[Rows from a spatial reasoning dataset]
╭──

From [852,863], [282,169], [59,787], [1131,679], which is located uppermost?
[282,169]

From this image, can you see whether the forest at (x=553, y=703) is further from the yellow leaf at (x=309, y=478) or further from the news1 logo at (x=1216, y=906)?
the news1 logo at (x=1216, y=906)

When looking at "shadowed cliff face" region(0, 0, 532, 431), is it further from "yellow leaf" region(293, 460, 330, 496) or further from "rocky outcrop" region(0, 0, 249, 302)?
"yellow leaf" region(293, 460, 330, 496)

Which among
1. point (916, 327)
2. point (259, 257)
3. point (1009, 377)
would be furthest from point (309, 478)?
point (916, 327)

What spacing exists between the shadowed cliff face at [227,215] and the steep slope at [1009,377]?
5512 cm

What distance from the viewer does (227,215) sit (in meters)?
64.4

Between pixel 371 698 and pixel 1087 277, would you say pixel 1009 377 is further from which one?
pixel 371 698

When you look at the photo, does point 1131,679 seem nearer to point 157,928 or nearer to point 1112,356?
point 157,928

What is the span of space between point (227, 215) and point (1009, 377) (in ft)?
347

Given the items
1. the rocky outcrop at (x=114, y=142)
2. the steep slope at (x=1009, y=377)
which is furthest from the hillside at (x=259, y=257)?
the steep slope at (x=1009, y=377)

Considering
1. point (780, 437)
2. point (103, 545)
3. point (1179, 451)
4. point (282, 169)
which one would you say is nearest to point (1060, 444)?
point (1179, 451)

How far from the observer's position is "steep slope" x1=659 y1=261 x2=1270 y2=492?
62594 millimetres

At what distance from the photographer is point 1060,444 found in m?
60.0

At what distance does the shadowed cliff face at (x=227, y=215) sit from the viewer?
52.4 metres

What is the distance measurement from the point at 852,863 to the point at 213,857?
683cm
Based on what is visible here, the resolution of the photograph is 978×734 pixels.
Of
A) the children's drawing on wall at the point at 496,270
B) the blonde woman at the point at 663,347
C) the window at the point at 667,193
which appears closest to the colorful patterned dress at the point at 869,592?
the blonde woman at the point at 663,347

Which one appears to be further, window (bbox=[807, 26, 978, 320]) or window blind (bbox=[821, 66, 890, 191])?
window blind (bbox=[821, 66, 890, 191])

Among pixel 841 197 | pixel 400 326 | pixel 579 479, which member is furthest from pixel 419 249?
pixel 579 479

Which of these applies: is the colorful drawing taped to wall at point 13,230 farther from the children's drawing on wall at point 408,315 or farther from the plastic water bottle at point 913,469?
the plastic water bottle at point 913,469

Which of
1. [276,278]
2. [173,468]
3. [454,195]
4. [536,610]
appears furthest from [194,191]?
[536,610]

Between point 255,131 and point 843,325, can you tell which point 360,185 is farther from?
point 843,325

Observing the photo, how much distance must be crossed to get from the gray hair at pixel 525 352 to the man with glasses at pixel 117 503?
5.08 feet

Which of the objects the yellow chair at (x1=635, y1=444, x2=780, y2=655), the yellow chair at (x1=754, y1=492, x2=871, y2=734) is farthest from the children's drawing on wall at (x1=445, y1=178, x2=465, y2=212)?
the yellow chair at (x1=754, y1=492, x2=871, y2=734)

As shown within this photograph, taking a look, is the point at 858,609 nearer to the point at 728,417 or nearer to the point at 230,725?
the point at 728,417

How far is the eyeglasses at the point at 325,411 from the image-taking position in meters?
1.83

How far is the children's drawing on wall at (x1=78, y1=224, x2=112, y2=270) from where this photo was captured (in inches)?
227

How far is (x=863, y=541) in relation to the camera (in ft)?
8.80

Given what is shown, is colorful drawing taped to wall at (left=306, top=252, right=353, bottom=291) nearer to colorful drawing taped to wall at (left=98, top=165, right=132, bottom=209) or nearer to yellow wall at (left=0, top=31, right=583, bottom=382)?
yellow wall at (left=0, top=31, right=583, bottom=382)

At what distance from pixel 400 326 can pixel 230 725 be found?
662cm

╰──

**Goal of the exercise**:
Rewrite the entries starting at the line containing "At what distance from pixel" and ending at the final entry, changing "found" to "located" and leaving everything else as it is.

**Solved problem**:
At what distance from pixel 400 326 can pixel 230 725 be located?
662cm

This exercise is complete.